The task
Pictures stay out of the output. Return exactly the lines below from the one with "INSTALLATION GUIDE" down to the one with "5. Enjoy your", both included, and nothing more.

Top of Listed records

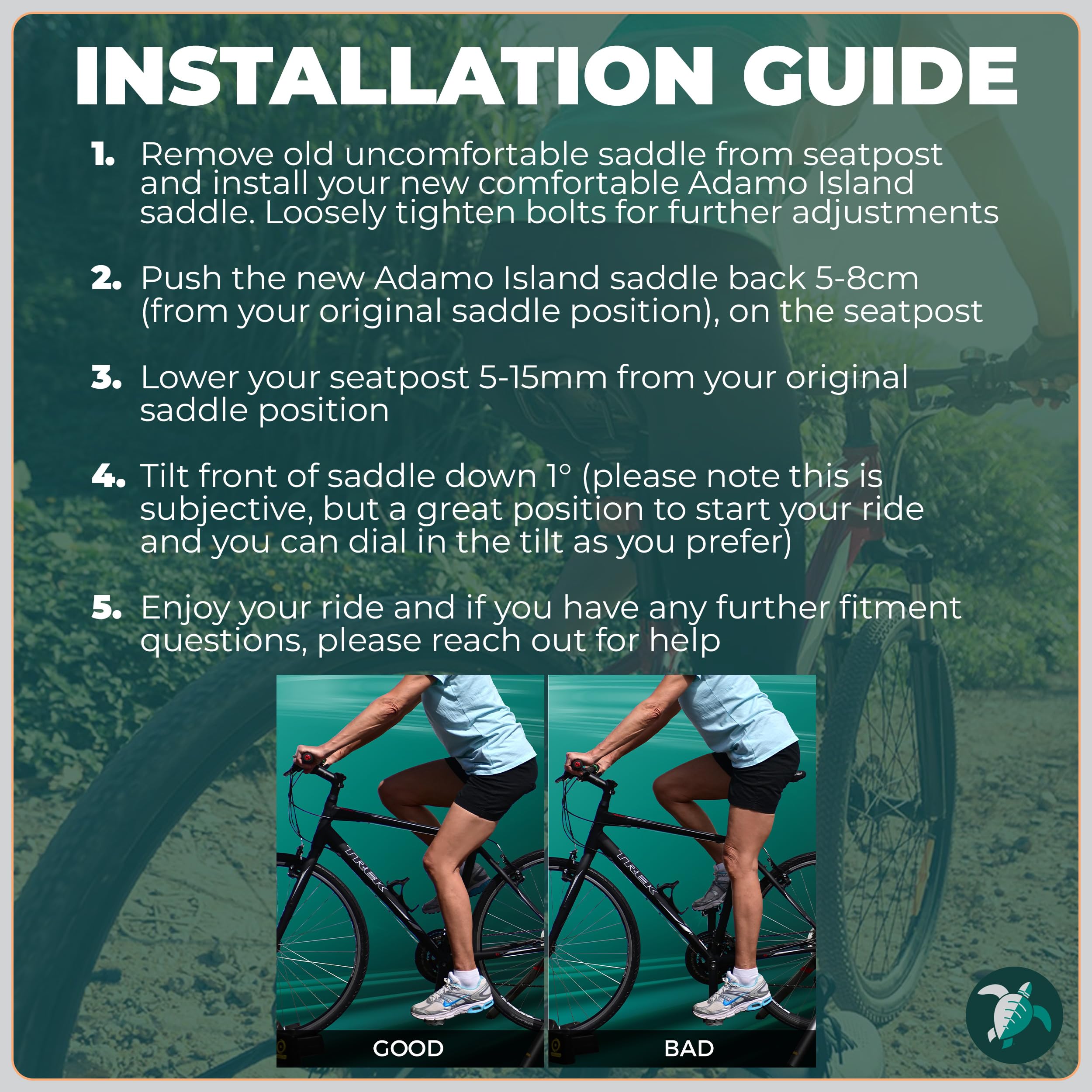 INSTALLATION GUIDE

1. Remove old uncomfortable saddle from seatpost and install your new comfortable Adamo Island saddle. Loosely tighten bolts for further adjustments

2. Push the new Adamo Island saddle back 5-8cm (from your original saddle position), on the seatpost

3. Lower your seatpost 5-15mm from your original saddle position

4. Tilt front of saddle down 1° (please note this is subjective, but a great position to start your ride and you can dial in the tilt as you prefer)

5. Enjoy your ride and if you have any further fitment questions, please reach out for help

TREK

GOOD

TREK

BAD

Bottom of Listed records
Top of Listed records

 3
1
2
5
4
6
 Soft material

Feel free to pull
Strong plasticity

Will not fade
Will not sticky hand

Bottom of Listed records

Answer to the exercise
 INSTALLATION GUIDE

1. Remove old uncomfortable saddle from seatpost and install your new comfortable Adamo Island saddle. Loosely tighten bolts for further adjustments

2. Push the new Adamo Island saddle back 5-8cm (from your original saddle position), on the seatpost

3. Lower your seatpost 5-15mm from your original saddle position

4. Tilt front of saddle down 1° (please note this is subjective, but a great position to start your ride and you can dial in the tilt as you prefer)

5. Enjoy your ride and if you have any further fitment questions, please reach out for help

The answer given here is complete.